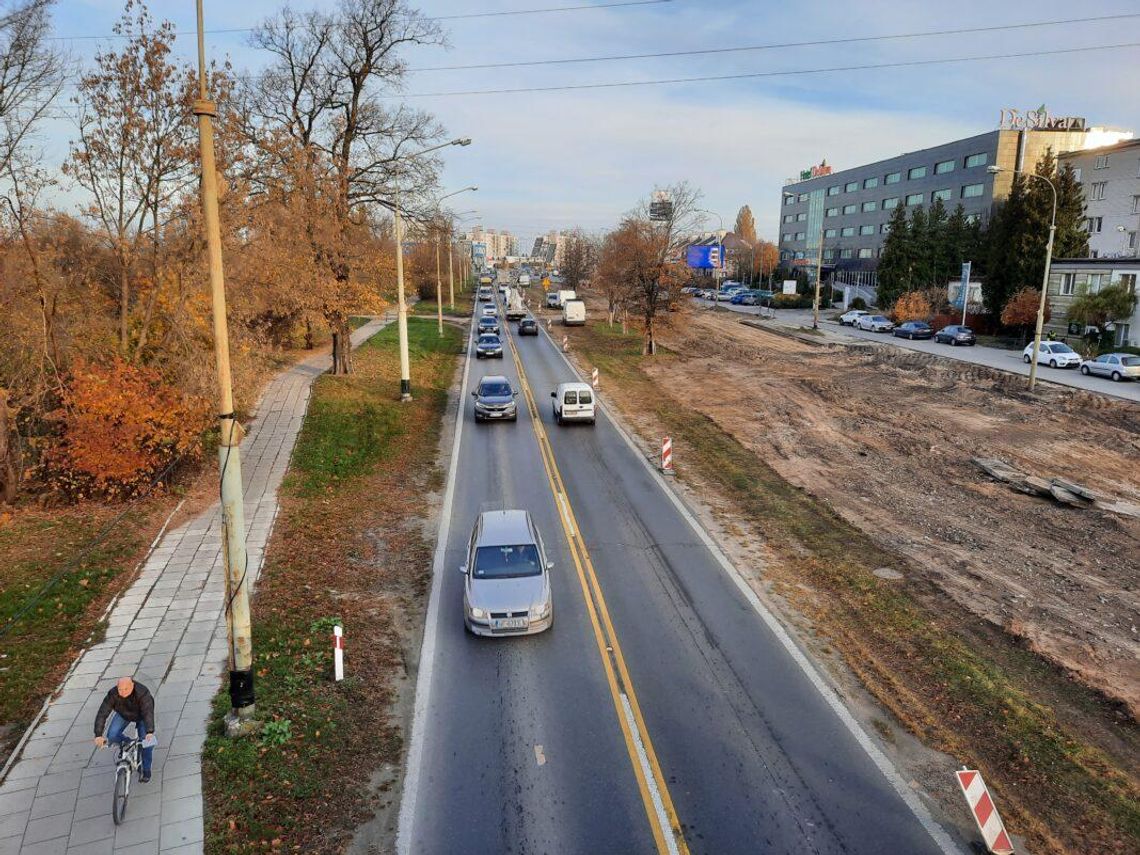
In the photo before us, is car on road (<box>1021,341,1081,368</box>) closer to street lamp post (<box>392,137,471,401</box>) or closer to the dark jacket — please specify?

==

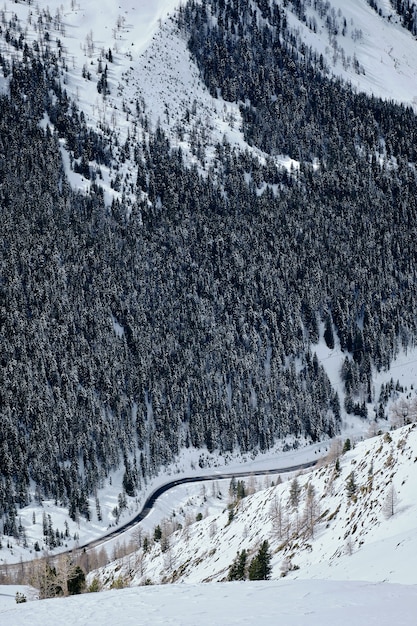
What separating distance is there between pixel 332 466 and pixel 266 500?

==

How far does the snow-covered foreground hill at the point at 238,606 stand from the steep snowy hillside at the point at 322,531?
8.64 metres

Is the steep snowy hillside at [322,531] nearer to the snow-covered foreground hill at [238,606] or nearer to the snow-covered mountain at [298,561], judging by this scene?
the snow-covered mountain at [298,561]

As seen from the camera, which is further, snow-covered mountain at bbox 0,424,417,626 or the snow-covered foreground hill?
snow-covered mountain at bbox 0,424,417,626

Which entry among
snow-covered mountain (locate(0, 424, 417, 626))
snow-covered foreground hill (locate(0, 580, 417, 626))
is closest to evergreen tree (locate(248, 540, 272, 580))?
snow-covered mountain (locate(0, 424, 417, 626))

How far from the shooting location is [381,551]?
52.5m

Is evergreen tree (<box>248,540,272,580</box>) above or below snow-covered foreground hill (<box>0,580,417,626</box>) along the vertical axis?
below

Stated exercise = Pull out every line of the records above that contains the word "bbox".

Task response =
As seen from the camera, which is further, snow-covered mountain at bbox 0,424,417,626 or the snow-covered foreground hill?
snow-covered mountain at bbox 0,424,417,626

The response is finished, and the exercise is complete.